Think of your memory as a filing cabinet. Within the filing cabinet, there are many files. If we put files into the cabinet at random, it may be difficult to find a specific file later. If, on the other hand, we organize each drawer of the cabinet based on a topic and then add dividers to organize it further. How much easier might it be to find a specific file? Memory, like a filing cabinet, is about both storage and organization.
Recall
The last step is recall. Once stimuli are organized and stored in our memory, we may need to remember that information. We need to access the memory file and reconstruct the information in a meaningful way. Again, relevance or salience matters. What we can recall is influenced by our unique set of values regarding what is important.
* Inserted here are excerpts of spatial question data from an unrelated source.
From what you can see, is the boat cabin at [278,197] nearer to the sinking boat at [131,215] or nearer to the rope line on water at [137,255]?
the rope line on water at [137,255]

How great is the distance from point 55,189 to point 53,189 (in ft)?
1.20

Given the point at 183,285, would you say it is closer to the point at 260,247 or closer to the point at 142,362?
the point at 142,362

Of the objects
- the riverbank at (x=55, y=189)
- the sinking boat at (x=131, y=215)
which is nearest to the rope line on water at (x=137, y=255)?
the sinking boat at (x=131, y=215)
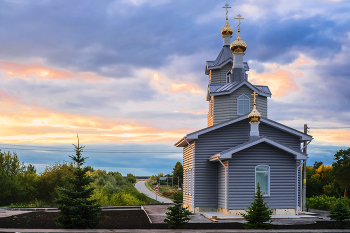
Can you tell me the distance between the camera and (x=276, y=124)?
19641 millimetres

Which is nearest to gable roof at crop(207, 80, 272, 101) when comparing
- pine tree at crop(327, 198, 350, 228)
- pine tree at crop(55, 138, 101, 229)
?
pine tree at crop(327, 198, 350, 228)

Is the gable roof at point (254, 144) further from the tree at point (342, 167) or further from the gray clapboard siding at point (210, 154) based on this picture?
the tree at point (342, 167)

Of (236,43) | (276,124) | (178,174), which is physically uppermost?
(236,43)

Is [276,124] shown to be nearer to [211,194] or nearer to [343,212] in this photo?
[211,194]

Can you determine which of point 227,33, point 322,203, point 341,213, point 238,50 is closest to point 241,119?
point 238,50

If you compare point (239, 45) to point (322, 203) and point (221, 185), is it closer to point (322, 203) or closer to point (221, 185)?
point (221, 185)

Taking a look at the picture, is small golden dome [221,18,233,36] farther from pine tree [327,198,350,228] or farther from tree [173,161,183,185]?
tree [173,161,183,185]

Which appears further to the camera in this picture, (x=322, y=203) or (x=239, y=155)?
(x=322, y=203)

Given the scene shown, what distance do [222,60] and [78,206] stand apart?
15.7 m

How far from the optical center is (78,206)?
11172 millimetres

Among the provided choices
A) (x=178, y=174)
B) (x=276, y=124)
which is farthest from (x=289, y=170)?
(x=178, y=174)

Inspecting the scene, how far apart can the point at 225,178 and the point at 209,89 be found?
6.87m

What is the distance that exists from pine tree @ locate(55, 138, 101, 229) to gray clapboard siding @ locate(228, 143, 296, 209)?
7.82 meters

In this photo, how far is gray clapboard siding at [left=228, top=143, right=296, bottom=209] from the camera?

Does/Did your grandmother wear a specific perfume? If some walked by you right now wearing that perfume, would you immediately think of your grandmother? What images or ideas would pop into your head?
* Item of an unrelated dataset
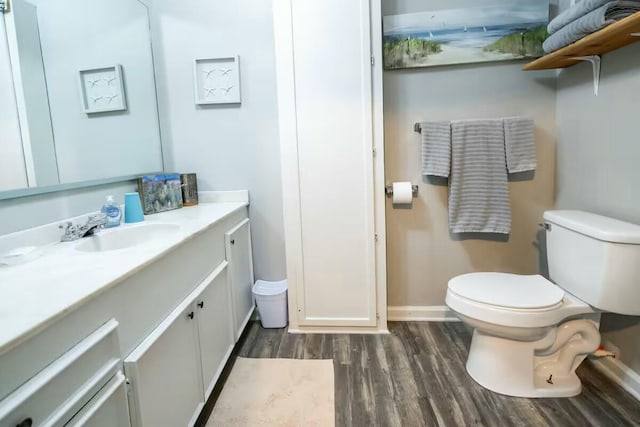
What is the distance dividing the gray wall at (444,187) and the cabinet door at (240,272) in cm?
88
The sensory data (smell of a specific perfume) is connected to your grandmother. This idea has been reinforced many times through your experiences with her. So, when you smell that perfume, the idea of your grandmother comes to your mind immediately. This is one example of how recall works.
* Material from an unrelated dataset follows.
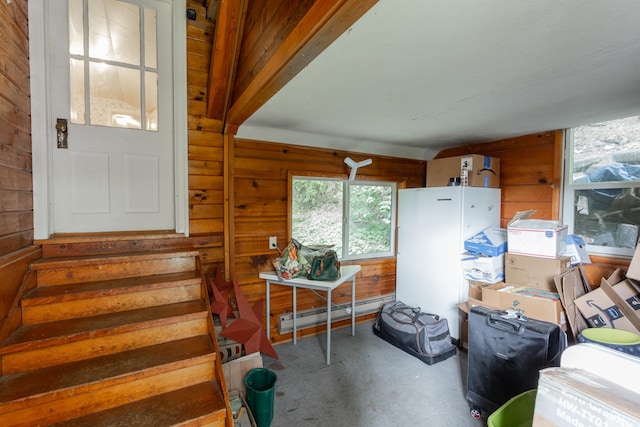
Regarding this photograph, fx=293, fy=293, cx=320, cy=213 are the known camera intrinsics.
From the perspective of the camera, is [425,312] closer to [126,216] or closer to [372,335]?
[372,335]

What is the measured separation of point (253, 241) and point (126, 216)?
992 millimetres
Perception formation, self-presentation, and management
Perception is created by our orientation to society and our unique self-concept. What we perceive and how we interpret that information is influenced and managed by our upbringing and personal preferences. Our values dictate how we form our self-image and the ways we interact with others. We manage our expectations and the expectations of others through image management. This is manifested through our interpersonal relationships and interactions with others.
Image management and face needs
We develop our public image based on our self-concept and the feedback we receive from others through interpersonal interactions. The way we behave in a particular context is our desired public image. Goffman used the term face to describe this concept.
We have three face needs: fellowship, autonomy and competence. Fellowship face is the relational aspect of our public image. We need others to like and accept us. Autonomy face is the independent aspect of our public image. We want to remain independent of others so they cannot intrude upon us. Competence face is the aptitude aspect of our public image. We need others to acknowledge and respect our intelligence and abilities.
Threats to face
Our face needs depend on the desired public image we want to project. Because we each have a different public image, our face needs are also different. One person may have a high level in one area and not care about the other two. Another person may have a moderate level in more than one area. Our needs really depend on our desired public image.
We may not even be aware of our face needs. We generally become aware of our face needs when we feel threatened. Face threats often lead us to behave in ways that restore our desired public image.
For example, if we value our competence face and found ourselves in a situation where our competence was threated (i.e., we applied to Ivy League Schools and got rejected), we might have trouble figuring out how to reconcile our desire to seem smart with the rejection letters. In this situation, we may try to save face by tell our family and friends that Ivy League Schools are for wealthy kids, not intelligent ones.
Conclusion
Skilled communicators manage their public image by recognizing and adapting to varied situations and context. If we want to be skilled communicators, it is important to have a strong sense of self and think in careful ways about what and how we communicate who we are to others.